Buz banyolarının, kompres giysilerin ve masajın fizyolojik faydaları hâlâ ateşli bir biçimde tartışılıyor olsa da, size iyi hissettiren bir antrenman sonrası rutininiz varsa ona inanmaya devam etmek için nedenleriniz var.

1998 yılında yapılan ve pek de hoş olmayan bir araştırmada, bir grup diş eğitimi öğrencisi damaklarında iki farklı delik açtırılmasını kabul etti. Deliklerden birini tatil yaparken, diğerini ise sınavlarından hemen önce açtırdılar. Tatildeki yaralar ortalama 8 günde iyileşirken, sınav yaralarının iyileşmesi ise 11 gün sürdü.

Yale Üniversitesi tarafından 2012 yılında yapılan benzer bir araştırmada ise, stres seviyesi yüksek öğrencilerin zorlu antrenmanlardan sonra kuvvetlerinin toparlanma sürelerinin daha uzun olduğu ortaya çıktı.
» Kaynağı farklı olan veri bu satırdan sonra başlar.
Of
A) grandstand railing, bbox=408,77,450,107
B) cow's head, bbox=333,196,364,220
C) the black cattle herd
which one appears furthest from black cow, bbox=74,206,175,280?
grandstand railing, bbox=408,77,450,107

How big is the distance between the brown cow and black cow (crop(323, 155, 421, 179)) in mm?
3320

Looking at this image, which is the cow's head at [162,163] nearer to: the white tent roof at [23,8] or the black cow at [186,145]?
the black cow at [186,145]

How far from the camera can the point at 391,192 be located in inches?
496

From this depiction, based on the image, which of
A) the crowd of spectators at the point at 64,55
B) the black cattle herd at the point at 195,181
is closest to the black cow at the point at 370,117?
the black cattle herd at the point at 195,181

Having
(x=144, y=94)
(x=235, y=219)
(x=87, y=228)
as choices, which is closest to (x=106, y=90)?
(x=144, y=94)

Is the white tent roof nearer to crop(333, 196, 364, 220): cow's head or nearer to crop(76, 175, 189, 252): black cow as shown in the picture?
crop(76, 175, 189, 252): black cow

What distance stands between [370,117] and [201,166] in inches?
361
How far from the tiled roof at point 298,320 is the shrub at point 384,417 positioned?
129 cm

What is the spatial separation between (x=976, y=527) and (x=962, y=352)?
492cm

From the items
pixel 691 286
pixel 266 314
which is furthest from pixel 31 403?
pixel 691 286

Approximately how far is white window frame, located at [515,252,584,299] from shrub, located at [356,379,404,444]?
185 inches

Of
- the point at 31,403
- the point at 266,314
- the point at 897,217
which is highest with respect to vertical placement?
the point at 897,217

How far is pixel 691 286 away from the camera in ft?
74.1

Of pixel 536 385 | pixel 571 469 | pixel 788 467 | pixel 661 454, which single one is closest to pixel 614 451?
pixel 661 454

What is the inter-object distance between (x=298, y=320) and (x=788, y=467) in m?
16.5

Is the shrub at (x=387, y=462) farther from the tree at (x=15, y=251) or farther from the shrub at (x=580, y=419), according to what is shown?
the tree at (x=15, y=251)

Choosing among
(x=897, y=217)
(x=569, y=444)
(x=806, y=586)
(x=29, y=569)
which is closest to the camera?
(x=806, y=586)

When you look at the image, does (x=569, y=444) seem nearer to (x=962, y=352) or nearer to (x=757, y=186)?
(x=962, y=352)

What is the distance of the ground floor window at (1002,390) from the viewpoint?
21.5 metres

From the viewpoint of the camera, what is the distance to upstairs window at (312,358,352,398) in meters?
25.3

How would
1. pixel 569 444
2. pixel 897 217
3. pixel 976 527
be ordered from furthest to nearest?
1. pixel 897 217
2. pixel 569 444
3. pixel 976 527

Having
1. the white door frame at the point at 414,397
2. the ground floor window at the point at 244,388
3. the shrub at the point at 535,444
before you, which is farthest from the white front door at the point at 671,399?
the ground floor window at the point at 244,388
Zihinsel durumunuz toparlanma sürecinizi etkiler. Bu nedenle uzun bir koşudan sonra odaklanmayı bırakın ve gevşeyin. Gerek koşudan sonra masaj randevusu almak, gerekse Houston Üniversitesi antrenörü Steve Magness’ın önerdiği üzere koşu arkadaşlarınızla sosyalleşeceğiniz bir etkinlik düzenlemek, kafanızı boşaltarak bir sonraki koşuya daha iyi bir şekilde hazırlanmanızı sağlayacaktır.